The King has started his treatment, Buckingham Palace says, with the cancer reportedly having been caught early.

Charles’ cancer announcement came just a day after World Cancer Day on 4 February). Thanks to life-saving lung health check programme, more than 100 local people have now had previously undiscovered lung cancer found and treated in mid and south Essex.

Southend has one of the highest rates of death from lung cancer in the UK and some of the highest rates of smoking with 42 per cent of the local population labelled as smokers. The programme is one of the second wave of sites to be rolled out as part the NHS Long Term Plan.

While mid and south Essex has the worst 31-day treatment figures in the country, even other areas of Essex are still below the NHS target of 96 per cent of people starting treatment within 31-days following a decision to treat.

NHS Suffolk and North East Essex ICS, which looks after Colchester Hospital has seen 90.6 per cent of patients waiting 31-days or less to start treatment.
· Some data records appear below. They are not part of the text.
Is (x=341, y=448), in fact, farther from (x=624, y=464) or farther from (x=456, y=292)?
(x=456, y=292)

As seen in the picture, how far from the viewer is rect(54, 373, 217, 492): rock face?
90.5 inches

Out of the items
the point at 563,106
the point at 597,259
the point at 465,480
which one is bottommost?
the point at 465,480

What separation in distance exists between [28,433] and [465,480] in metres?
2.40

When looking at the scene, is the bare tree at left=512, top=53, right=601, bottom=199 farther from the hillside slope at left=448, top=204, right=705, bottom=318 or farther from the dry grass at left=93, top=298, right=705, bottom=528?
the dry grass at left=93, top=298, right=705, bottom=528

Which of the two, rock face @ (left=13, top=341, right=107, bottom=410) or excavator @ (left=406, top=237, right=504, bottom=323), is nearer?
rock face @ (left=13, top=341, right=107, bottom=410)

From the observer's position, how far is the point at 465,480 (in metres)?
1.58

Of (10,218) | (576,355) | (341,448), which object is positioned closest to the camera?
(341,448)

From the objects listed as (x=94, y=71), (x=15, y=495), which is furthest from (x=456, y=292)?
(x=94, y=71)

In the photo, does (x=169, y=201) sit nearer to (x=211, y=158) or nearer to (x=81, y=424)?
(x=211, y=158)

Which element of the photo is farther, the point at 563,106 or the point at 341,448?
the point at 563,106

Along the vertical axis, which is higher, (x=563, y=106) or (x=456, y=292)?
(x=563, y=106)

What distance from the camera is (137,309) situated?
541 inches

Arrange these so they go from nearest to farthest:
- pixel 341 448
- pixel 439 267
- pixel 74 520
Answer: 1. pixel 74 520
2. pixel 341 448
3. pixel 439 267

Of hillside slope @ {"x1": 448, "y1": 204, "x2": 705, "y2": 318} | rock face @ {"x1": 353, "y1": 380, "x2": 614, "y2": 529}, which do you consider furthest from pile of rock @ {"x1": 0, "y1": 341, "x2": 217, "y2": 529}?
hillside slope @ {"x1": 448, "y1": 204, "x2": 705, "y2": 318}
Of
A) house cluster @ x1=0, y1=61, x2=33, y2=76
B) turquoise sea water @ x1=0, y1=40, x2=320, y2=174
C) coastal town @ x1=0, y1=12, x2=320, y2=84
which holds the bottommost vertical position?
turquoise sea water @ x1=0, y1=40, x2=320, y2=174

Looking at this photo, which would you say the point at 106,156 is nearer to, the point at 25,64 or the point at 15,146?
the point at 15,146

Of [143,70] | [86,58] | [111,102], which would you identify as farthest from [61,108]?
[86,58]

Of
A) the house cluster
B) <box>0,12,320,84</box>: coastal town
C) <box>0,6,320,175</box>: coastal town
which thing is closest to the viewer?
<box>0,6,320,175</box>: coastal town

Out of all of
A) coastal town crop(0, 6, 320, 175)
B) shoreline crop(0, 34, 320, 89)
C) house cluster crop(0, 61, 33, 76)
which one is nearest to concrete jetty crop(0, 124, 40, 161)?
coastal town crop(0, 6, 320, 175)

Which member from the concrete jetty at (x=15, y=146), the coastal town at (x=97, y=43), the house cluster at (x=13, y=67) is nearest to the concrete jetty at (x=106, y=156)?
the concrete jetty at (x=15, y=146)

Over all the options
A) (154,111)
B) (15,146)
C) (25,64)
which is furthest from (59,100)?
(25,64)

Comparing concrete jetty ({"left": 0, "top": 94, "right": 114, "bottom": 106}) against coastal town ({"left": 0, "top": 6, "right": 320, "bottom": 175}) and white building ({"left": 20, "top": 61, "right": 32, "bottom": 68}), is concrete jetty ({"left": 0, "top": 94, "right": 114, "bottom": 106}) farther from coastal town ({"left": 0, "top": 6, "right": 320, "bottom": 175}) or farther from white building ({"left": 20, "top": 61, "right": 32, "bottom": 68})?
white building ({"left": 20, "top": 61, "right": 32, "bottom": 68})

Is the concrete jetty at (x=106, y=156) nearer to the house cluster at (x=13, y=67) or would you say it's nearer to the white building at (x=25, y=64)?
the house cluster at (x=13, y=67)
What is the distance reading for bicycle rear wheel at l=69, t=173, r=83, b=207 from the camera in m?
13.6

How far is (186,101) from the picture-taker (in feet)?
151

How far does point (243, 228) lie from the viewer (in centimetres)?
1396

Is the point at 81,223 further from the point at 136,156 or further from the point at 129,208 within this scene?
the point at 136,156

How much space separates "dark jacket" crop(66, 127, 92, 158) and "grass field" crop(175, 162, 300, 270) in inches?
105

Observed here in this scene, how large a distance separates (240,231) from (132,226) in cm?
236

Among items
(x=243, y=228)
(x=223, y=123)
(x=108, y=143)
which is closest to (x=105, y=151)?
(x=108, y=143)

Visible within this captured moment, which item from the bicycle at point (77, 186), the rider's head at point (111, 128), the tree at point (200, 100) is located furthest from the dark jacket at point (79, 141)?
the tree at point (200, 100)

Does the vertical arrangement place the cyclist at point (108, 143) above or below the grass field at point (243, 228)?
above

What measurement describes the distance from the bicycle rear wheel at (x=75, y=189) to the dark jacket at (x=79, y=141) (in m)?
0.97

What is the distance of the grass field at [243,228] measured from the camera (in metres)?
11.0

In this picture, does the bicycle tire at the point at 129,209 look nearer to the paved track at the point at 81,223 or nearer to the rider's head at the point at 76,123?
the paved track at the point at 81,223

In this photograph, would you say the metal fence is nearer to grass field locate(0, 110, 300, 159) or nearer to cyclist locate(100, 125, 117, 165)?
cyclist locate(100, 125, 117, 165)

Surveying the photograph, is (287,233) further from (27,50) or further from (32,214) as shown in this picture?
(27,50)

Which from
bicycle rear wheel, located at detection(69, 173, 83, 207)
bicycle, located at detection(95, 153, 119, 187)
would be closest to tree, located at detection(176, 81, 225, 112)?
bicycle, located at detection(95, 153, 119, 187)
This is above the national average but below the target of 96 per cent.

Karen Lough is Director of Elective Care at East Suffolk and North Essex NHS Foundation Trust with responsibility for cancer and diagnostics.

She said: “Our teams continue to prioritise cancer care. They are working hard to make sure we keep waiting times to a minimum. This includes running extra clinics and theatre lists.

“Achieving the new national cancer waiting times standards, including the 31 day decision to treat to treatment standard, is very important to us. We review all patients on our waiting lists on a regular basis and track our performance closely.

“We’re committed to treating everyone who is waiting for treatment quickly and safely.

“Please remember if you have any symptoms or signs of cancer, or something feels or looks different for you, it’s important you contact your GP. If you need to come to hospital for tests, our teams are here to help and support you.”

NHS Herts and West Essex ICS has seen 94.8 per cent of patients waiting 31-days or less to start treatment This is above the national average but below the NHS target of 96 per cent.

A spokesman said: “Hertfordshire and West Essex ICB continues to work hard to ensure patients are not waiting longer than necessary to be given a positive or negative cancer diagnosis, and to start treatment where required.

“In November 2023 94.8 per cent of patients across Hertfordshire and west Essex who were waiting for a decision about cancer treatment were seen within the 31-day national standard. This performance is above the regional and national average. Indicative data for December shows further improvement and this will be verified in the coming weeks.

“We will continue to build on this by working closely with colleagues at our hospital trusts for the benefit of our patients.”